== REQUIREMENT ==
Update every entry from the one containing "Mouse Gamer Logitech G502 X USB - Preto" down to the one containing "daihatsu tanto 2015", replacing "Office space" with "Commercial space" and leaving all else unchanged. Reproduce only these entries, without the pictures.

== DATA SECTION ==
***
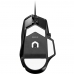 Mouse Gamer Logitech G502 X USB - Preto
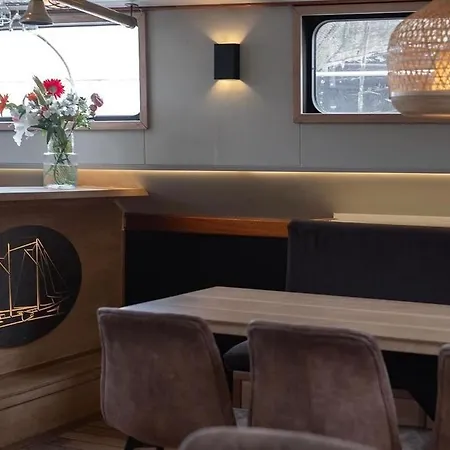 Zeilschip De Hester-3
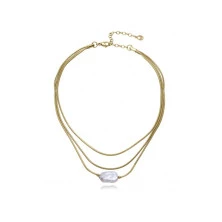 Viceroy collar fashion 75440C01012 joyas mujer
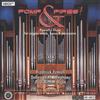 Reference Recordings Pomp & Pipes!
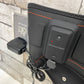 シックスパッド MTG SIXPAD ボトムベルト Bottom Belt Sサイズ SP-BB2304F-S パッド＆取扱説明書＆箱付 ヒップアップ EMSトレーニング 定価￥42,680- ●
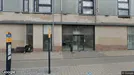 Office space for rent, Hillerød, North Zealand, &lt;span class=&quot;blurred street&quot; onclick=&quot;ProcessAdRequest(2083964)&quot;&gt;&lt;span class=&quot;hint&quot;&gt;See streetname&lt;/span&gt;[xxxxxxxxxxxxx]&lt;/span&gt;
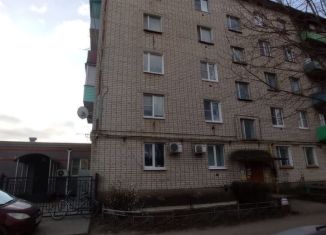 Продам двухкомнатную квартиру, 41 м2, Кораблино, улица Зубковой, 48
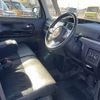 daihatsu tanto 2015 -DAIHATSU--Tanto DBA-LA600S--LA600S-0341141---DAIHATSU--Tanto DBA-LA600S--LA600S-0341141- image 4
***
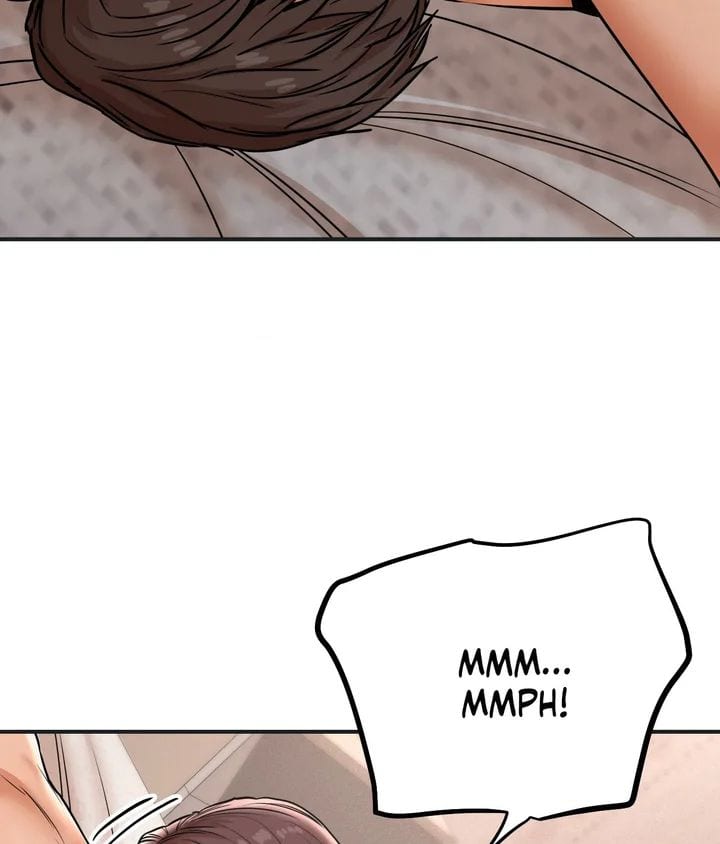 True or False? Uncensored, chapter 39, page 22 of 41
***
== RESULT ==
 Mouse Gamer Logitech G502 X USB - Preto
 Zeilschip De Hester-3
 Viceroy collar fashion 75440C01012 joyas mujer
 Reference Recordings Pomp & Pipes!
 シックスパッド MTG SIXPAD ボトムベルト Bottom Belt Sサイズ SP-BB2304F-S パッド＆取扱説明書＆箱付 ヒップアップ EMSトレーニング 定価￥42,680- ●
 Commercial space for rent, Hillerød, North Zealand, &lt;span class=&quot;blurred street&quot; onclick=&quot;ProcessAdRequest(2083964)&quot;&gt;&lt;span class=&quot;hint&quot;&gt;See streetname&lt;/span&gt;[xxxxxxxxxxxxx]&lt;/span&gt;
 Продам двухкомнатную квартиру, 41 м2, Кораблино, улица Зубковой, 48
 daihatsu tanto 2015 -DAIHATSU--Tanto DBA-LA600S--LA600S-0341141---DAIHATSU--Tanto DBA-LA600S--LA600S-0341141- image 4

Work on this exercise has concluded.